Schrödinger Equation – Generality of the Schrödinger Equation in Quantum Mechanics

Question

According to the Schrödinger equation
$$i \hbar \frac{d}{d t}\Psi(t) = H\Psi(t) \tag 1,$$
the transformation $U_t:\mathcal H\to \mathcal H: \Psi\mapsto \Psi(t)=e^{-itH}\Psi$ for every $t\in\mathbb R$ is a unitary transformation of the Hilbert space $\mathcal H$, and since from this equation,

$$U_tU_s=U_{t+s}\tag 2,$$
the mapping, $t\mapsto U_t$ it is a one-parameter subgroup of the unitary group.

Starting from the other direction, if we suppose that the evolution of the states is a one-parameter subgroup of the unitary group, Stone's theorem yields (1).

But, since quantum mechanical states are not elements of $\mathcal H$, but they are elements of the projective Hilbert space $\mathcal P(\mathcal H)$, time evolution isn't a one-parameter subgroup of the unitary group, but it is a one-parameter subgroup of the projective unitary group, that is, by Wigner's theorem, instead of (2), only
$$U_tU_s=\omega(t,s)U_{t+s}\tag 3$$
must hold, where $\omega(t,s)$ is a complex number of modulus $1$ depending on $t$ and $s$.

From (2), Stone's theorem yields (1), but from (3), what theorem yields what?

Answer 1

There are two theorems relevant here.
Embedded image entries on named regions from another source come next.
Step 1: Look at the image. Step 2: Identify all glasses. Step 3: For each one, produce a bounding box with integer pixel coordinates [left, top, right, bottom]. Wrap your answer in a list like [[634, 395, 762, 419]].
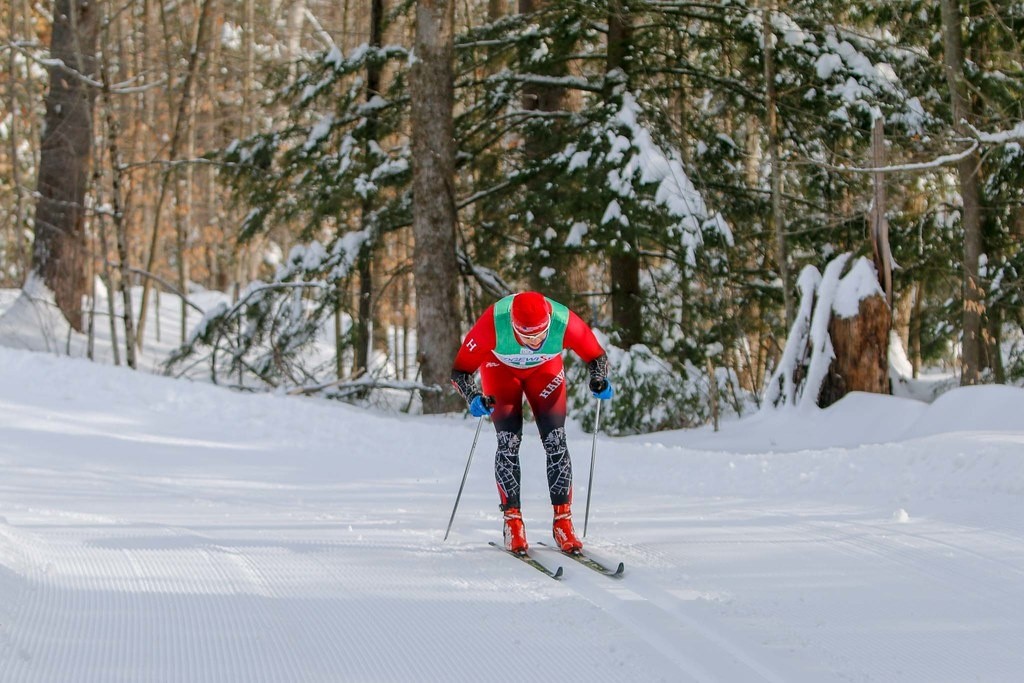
[[512, 314, 550, 340]]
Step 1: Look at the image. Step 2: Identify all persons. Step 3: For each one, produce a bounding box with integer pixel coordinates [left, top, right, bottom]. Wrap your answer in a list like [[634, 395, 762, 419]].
[[450, 291, 614, 558]]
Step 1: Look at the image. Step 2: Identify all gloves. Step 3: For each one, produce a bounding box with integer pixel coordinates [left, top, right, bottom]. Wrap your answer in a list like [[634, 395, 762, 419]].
[[469, 395, 494, 417], [592, 378, 613, 400]]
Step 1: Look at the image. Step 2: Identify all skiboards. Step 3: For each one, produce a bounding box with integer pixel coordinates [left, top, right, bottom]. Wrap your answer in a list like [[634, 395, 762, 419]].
[[488, 541, 625, 579]]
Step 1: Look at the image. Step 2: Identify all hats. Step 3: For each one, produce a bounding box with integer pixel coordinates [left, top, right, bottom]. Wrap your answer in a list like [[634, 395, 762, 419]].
[[511, 292, 549, 335]]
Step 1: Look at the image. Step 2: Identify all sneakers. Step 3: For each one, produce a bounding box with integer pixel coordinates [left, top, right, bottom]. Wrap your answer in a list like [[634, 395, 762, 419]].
[[553, 503, 583, 555], [503, 509, 528, 554]]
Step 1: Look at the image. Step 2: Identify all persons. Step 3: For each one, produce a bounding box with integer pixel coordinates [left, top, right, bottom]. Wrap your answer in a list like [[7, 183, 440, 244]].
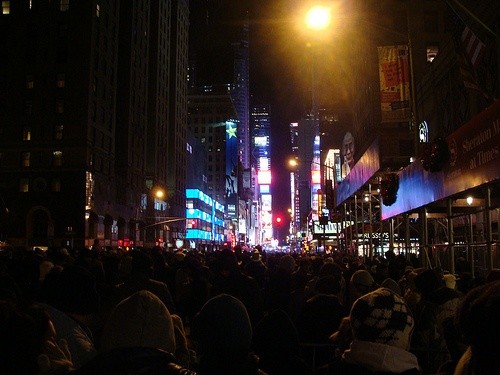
[[0, 216, 500, 375]]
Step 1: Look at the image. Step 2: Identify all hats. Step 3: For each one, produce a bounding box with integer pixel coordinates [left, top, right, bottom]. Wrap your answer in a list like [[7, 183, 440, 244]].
[[349, 287, 414, 343], [75, 248, 94, 257], [189, 294, 252, 358], [100, 289, 175, 353]]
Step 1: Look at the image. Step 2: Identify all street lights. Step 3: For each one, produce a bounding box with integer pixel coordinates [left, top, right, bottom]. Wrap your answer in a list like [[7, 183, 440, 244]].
[[133, 185, 166, 249], [142, 215, 196, 251], [287, 156, 341, 253]]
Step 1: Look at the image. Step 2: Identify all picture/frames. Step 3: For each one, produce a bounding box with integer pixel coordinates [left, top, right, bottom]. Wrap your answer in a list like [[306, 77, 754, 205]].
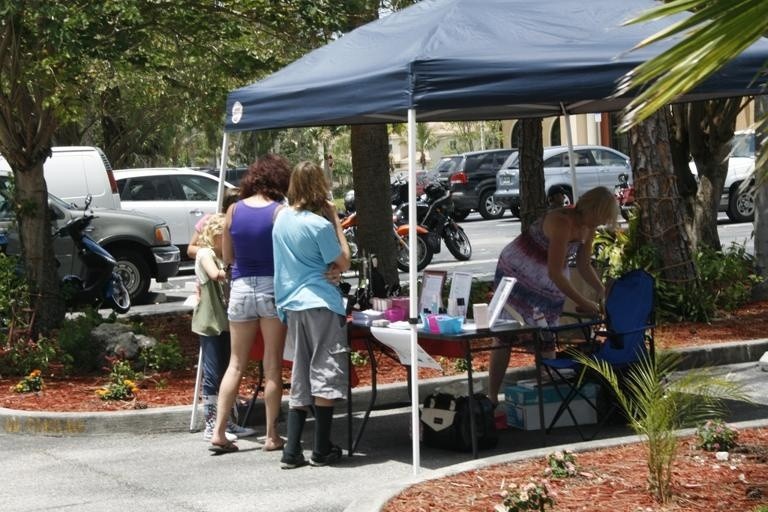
[[446, 269, 474, 323], [476, 276, 523, 329], [417, 269, 447, 314]]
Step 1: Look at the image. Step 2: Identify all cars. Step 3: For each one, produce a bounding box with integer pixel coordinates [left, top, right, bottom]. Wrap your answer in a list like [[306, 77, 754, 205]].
[[398, 170, 428, 197], [201, 167, 250, 189], [111, 168, 243, 274], [690, 129, 757, 223]]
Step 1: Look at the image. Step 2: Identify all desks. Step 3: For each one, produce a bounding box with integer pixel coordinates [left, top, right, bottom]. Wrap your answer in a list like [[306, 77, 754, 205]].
[[241, 296, 612, 461]]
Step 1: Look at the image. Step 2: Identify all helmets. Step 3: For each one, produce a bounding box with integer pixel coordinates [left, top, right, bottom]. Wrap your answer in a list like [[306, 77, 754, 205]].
[[424, 182, 445, 199], [344, 191, 355, 212]]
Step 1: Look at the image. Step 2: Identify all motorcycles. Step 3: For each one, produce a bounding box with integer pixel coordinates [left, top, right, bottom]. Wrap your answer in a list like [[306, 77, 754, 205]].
[[332, 172, 410, 223], [0, 196, 132, 314], [393, 169, 473, 260], [615, 173, 635, 222], [341, 210, 434, 272]]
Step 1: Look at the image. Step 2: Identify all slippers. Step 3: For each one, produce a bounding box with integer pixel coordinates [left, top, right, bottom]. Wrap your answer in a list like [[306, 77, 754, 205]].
[[262, 437, 288, 451], [208, 440, 238, 452]]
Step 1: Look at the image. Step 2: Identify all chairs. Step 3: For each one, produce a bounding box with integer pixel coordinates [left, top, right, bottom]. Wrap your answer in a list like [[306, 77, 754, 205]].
[[534, 269, 657, 436]]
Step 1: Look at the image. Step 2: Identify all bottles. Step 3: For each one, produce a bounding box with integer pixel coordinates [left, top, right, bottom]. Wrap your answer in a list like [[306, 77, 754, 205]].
[[531, 307, 555, 342]]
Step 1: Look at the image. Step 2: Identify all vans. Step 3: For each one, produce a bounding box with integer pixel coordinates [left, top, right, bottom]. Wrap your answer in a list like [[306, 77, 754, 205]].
[[0, 145, 123, 212]]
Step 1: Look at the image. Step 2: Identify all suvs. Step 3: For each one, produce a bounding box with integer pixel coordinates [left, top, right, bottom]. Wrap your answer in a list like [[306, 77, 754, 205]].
[[492, 146, 633, 214], [436, 147, 521, 222], [0, 170, 178, 305]]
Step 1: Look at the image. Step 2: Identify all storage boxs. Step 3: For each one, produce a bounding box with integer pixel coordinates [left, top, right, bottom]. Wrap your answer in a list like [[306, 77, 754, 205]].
[[502, 383, 599, 431]]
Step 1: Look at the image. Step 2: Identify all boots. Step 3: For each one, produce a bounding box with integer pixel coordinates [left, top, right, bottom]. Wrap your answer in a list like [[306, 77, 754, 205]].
[[202, 394, 257, 442]]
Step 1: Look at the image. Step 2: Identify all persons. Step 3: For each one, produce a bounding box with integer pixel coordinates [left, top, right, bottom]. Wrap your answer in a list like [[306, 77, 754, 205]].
[[207, 155, 291, 452], [546, 186, 565, 209], [191, 213, 256, 442], [486, 186, 619, 406], [271, 160, 351, 470], [186, 189, 243, 260]]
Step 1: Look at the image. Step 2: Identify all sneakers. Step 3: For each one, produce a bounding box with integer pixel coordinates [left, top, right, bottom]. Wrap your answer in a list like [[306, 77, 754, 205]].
[[279, 451, 305, 467], [309, 442, 342, 465]]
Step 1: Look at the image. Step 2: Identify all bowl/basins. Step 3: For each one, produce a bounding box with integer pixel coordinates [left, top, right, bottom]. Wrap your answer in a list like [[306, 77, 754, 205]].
[[419, 312, 465, 335]]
The former proves that actually, under natural hypotheses, the multipliers $\omega$ can be removed and one can safely apply the Stone theorem. This theorem is an immediate corollary of the Bargmann theorem as the Lie group $\mathbb{R}$ is (simply connected and) Abelian and its Lie algebra cohomology is trivial, or also can be directly proved (it was established by Wigner independently).

1. (Wigner-Bargmann) If $\mathbb{R}\ni t \mapsto U_t$ is a projective-unitary (so there are your $\omega$) representation such that $|\langle \psi|U_t\phi\rangle|$ is a continuous function of $t$ for every choice of $\psi,\phi$ in the Hilbert space, then it is possible to re-arrange the multipliers $\omega$ (by multiplying the $U_t$ with suitable phases $U’_t:= e^{if(t)}U_t$) in order to obtain a strongly-continuos properly unitary representation.

The latter shows that, if the representation is unitary, continuity is almost automatic, since non Borel-measurable functions are really difficult to find.

2. (von Neumann) if $\mathbb{R} \ni t \mapsto \langle \psi| U_t\phi\rangle$ is Borel measurable for every choice of $\psi,\phi$ of a separable Hilbert space where each $U_t$ acts as a unitary operator and the $U_t$ form a group representation of $\mathbb{R}$, then $t\to U_t$ is strongly continuous. So we can apply the Stone theorem.